Web page caption snippets:
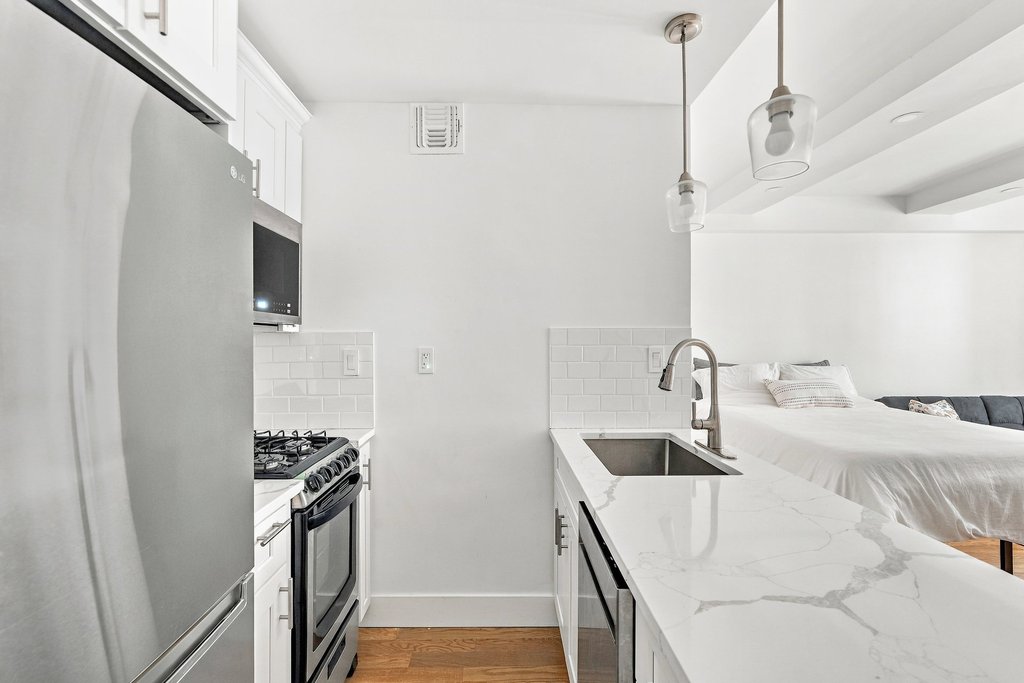 235 West 102nd Street, Unit 3V photo 5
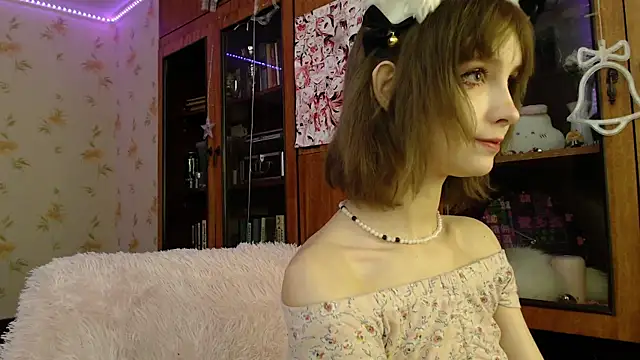 cloudgirrl online show from 01/13/25, 08:37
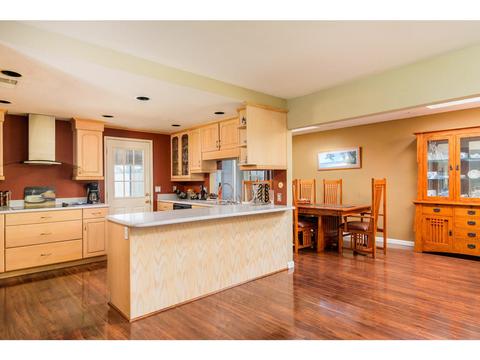 9736 Dunedin Ct, Santee, CA 92071 photo 3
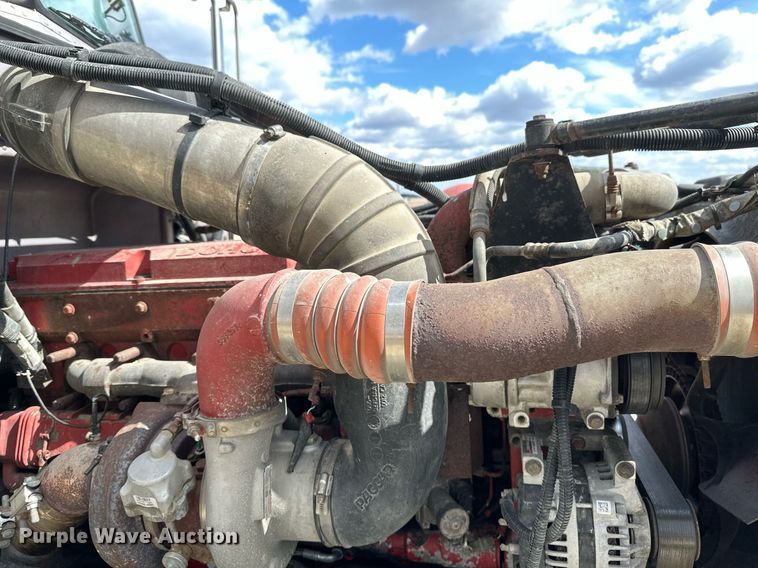 image for item DV0733 2007 Peterbilt  386 semi truck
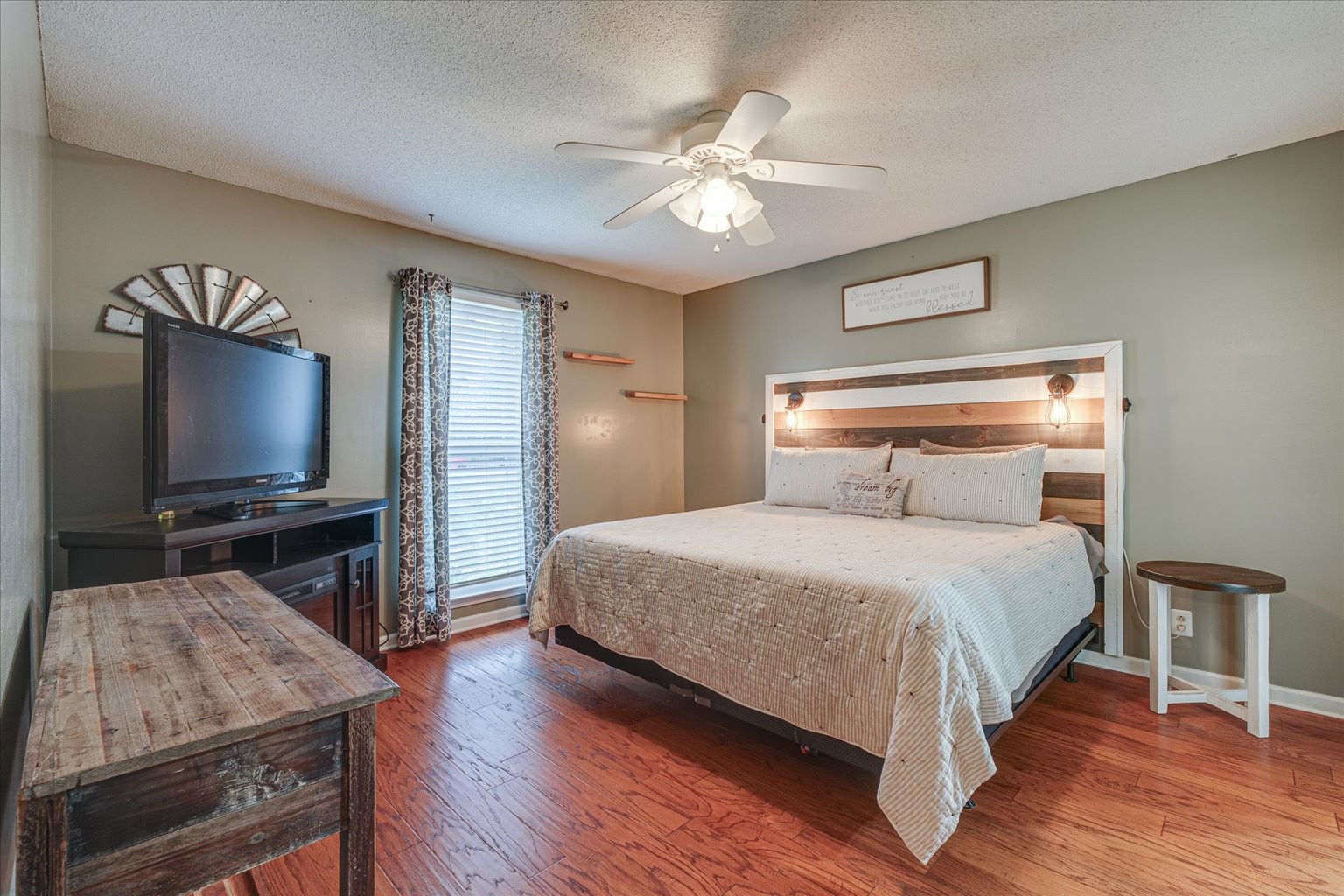 4011 Apple Road Clarksville, TN 37043 - Photo 7 of 25 Gallery Image 7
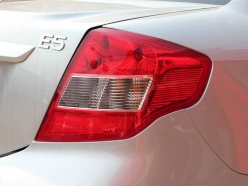奇瑞汽車 2011款奇瑞E5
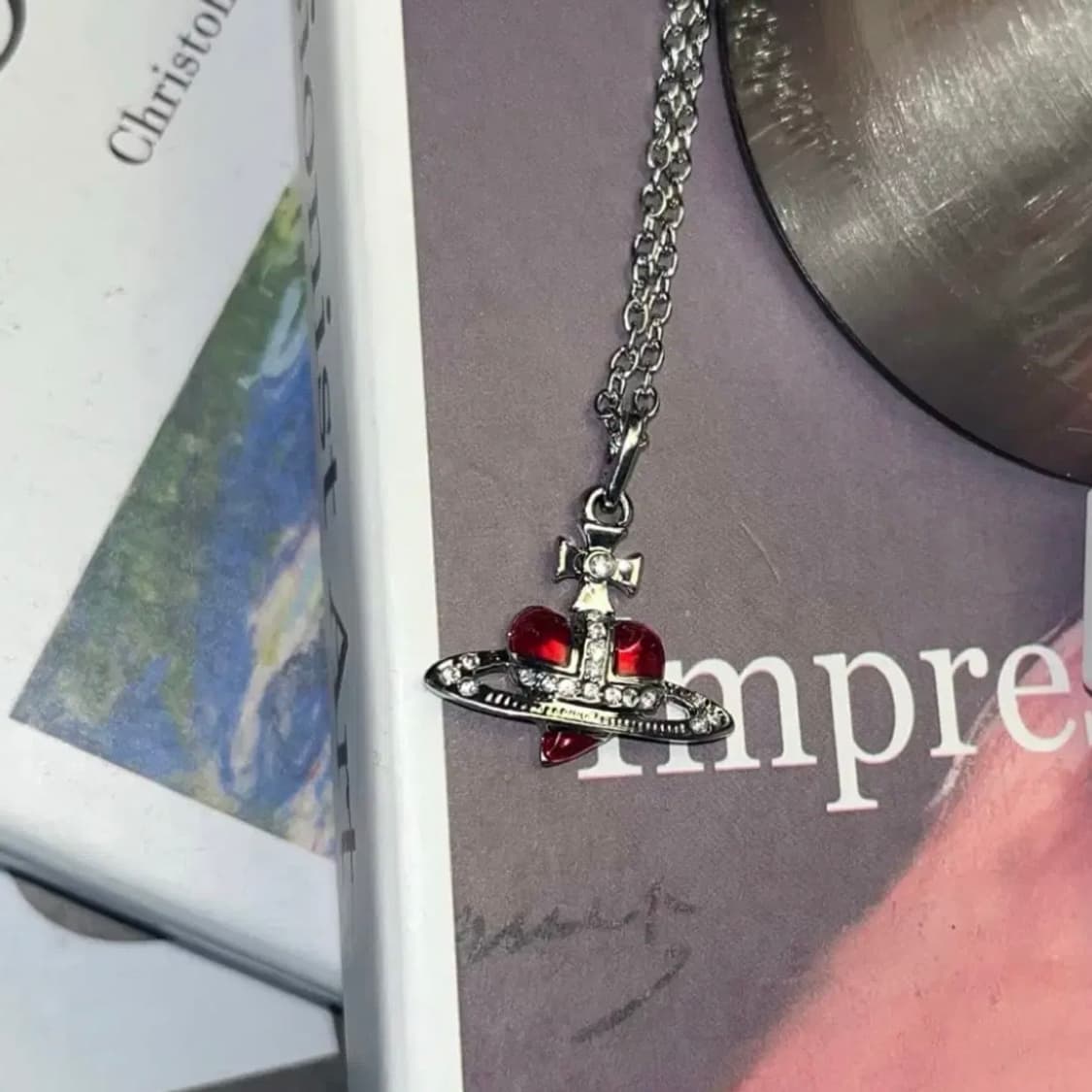 비비안웨스트우드 디아망떼 레드 목걸이 상품이미지3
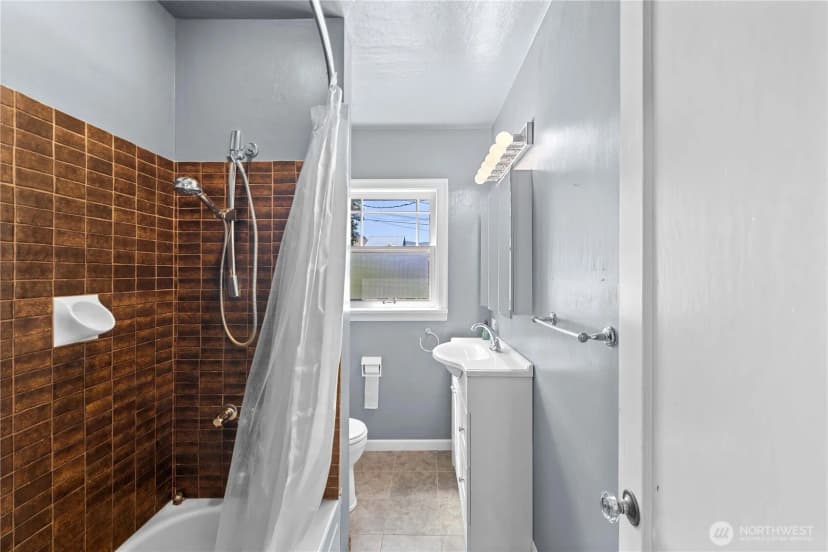 Property photo for 912 Highland Drive, Wenatchee photo 10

TASK
Please repeat, exactly and with nothing else, the lines from the one containing "image for item" to the last line of the entries, both included, excluding any pictures.

RESPONSE TO THE TASK
 image for item DV0733 2007 Peterbilt  386 semi truck
 4011 Apple Road Clarksville, TN 37043 - Photo 7 of 25 Gallery Image 7
奇瑞汽車 2011款奇瑞E5
 비비안웨스트우드 디아망떼 레드 목걸이 상품이미지3
 Property photo for 912 Highland Drive, Wenatchee photo 10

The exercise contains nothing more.